SAN DIEGO (KGTV) - It’s not an easy time to be a Border Patrol agent. There are daily protests at sector headquarters across the nation, and the agency’s every move is scrutinized after migrant families who crossed the border illegally or were seeking asylum were separated.
10News Anchor Steve Atkinson spent an afternoon with San Diego Sector Chief Rodney Scott touring 14 miles of San Diego’s border and discussed how he manages our security in such turbulent times.
“It’s all about balance, trying to balance the safety and security with everything this country stands for,” says Chief Rodney Scott.
Balance, just another word for harmony, which is a challenging tone to achieve these days for the man responsible for San Diego’s border security.
“Trying to infuse evidence and facts in a very emotional based discussion or dialogue is challenging a lot of times,” adds Chief Scott.
While much of the criticism for separating migrant families at the border has taken place in Texas, Chief Scott has had his share of objections.
“Opening that gate, it’s not good for anybody anyway. It’s not a port of entry,” says Chief Scott standing in front of an 18-foot tall iron fence.
Scott is talking about the massive gate, known to many as the “Door of Hope” at the very western end of the U.S. Border. It’s opened only occasionally for families separated between Mexico and the United States to reunite and briefly embrace. But when a criminal background check surfaced on one participant in November, Scott closed the gate permanently.
“Even for families just having the opportunity to hug each other?” asks Atkinson. “We experimented if you will with some very small events,” replies Chief Scott. “I’m committed to keeping this area open allowing access on the weekends. But I’m not going to create this artificial port of entry if you will. So that will stay closed for the time being? Yes."
Some claim Scott is abusing his power, especially at a time when civility is needed.
“This was one of the most violent areas in all of San Diego when I first got here,” says Chief Scott pointing towards a deep canyon.

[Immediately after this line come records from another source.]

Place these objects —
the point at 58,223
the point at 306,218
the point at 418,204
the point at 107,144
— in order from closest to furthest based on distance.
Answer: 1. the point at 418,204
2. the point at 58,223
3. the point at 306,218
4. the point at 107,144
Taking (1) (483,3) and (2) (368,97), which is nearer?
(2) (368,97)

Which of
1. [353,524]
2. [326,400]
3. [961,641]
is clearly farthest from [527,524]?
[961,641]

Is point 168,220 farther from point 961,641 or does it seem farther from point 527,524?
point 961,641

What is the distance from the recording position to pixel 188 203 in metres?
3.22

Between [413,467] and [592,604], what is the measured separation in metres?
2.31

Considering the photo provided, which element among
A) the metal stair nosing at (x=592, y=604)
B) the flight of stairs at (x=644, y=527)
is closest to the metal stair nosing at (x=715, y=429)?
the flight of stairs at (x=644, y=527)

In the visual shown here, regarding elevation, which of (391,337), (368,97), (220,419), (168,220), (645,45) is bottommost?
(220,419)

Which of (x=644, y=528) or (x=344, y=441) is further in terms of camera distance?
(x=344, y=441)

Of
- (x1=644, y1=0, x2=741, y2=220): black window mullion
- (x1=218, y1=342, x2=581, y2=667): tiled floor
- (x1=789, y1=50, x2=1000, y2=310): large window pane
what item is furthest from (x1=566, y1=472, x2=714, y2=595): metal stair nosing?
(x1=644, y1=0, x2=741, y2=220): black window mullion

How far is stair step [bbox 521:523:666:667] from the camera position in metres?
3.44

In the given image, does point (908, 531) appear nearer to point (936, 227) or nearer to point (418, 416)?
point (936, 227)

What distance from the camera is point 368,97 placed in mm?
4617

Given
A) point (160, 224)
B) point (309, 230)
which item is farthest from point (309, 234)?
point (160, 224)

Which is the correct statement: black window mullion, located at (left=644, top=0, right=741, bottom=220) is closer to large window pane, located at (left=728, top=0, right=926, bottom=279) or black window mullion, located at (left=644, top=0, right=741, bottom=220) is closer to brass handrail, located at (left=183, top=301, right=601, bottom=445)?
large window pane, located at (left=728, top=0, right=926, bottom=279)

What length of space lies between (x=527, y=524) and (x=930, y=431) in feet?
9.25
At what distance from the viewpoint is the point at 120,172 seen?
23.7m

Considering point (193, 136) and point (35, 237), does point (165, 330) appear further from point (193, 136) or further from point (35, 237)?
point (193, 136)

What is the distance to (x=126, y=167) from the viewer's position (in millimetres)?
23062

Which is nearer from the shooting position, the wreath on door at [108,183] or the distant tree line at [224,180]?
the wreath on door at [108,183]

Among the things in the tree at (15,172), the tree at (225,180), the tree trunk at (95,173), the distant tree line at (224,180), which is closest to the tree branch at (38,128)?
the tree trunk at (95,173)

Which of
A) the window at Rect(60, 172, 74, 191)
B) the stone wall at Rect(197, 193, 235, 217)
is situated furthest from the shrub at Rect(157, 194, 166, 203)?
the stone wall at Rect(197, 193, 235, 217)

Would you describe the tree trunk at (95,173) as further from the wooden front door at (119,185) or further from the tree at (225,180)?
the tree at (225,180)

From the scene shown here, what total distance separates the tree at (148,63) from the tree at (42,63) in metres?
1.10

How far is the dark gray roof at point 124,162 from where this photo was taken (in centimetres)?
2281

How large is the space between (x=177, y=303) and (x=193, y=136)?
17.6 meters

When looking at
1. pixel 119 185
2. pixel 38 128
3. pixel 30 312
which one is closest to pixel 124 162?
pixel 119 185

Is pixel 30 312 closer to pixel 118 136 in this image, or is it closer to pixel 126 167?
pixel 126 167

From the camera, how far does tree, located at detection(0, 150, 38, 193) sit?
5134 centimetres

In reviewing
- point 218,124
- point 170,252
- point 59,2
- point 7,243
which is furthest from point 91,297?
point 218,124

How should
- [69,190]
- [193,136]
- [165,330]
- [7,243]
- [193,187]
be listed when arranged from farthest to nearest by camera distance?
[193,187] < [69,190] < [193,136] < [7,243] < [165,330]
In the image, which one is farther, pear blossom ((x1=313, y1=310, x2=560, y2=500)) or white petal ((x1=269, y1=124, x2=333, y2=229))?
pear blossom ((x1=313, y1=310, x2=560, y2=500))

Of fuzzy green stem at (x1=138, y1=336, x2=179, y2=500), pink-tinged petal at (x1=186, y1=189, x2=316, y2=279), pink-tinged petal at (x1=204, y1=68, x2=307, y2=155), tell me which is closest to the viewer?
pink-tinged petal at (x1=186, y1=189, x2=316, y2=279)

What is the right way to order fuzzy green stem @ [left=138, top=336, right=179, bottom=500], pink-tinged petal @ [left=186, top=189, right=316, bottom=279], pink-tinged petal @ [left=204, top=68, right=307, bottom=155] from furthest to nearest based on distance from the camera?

But to understand his reasoning, you must also realize that Chief Scott was a rookie border agent in the 90’s and was here when there was no massive infrastructure, and witnessed a time when illegal migrants outnumbered border agents.
“People that wanted to cross illegally would just mix in with the legitimate population, and then we called it a bonsai because you would be sitting here, it’s nice and quiet and the next thing you know there are 50 to 100 people just rushing the beach,” says Scott.
Scott claims that tighter security has led to a return of wildlife in the Tijuana Estuary and construction on both sides of the border where developers once shied away.
“If you talk about myopic parts of border security and you carve them out, it kind of does an injustice to the entire discussion about the benefits of border security,” says Scott.
Scott tries to emphasize his point showing us how the border fence, as secure as it may appear, is still under a constant barrage. He claims repairs are needed daily because of smugglers cutting through constantly. He points out what Border Patrol considers one of the most vulnerable areas for illegal crossings.
“There are several families here that go back three or four generations, and that’s their source of income is smuggling people across the border,” says Scott standing across the border from a Tijuana neighborhood known as Colonial Libertad.
Along the 14 mile tour, we see where there is no wall, only manpower to stop illegal crossings. And finally, we end up where the future begins, or at least President Trump’s vision of a more secure southern border. An image that represents division and a disconnect with our neighbors to the south. But Scott again calls it a balance. Maintaining that a secure border is a safe border.
“We’re not at war with Mexico,” says Scott. “It’s not about anti-anything with border infrastructure. It’s about law and order, safety and security.”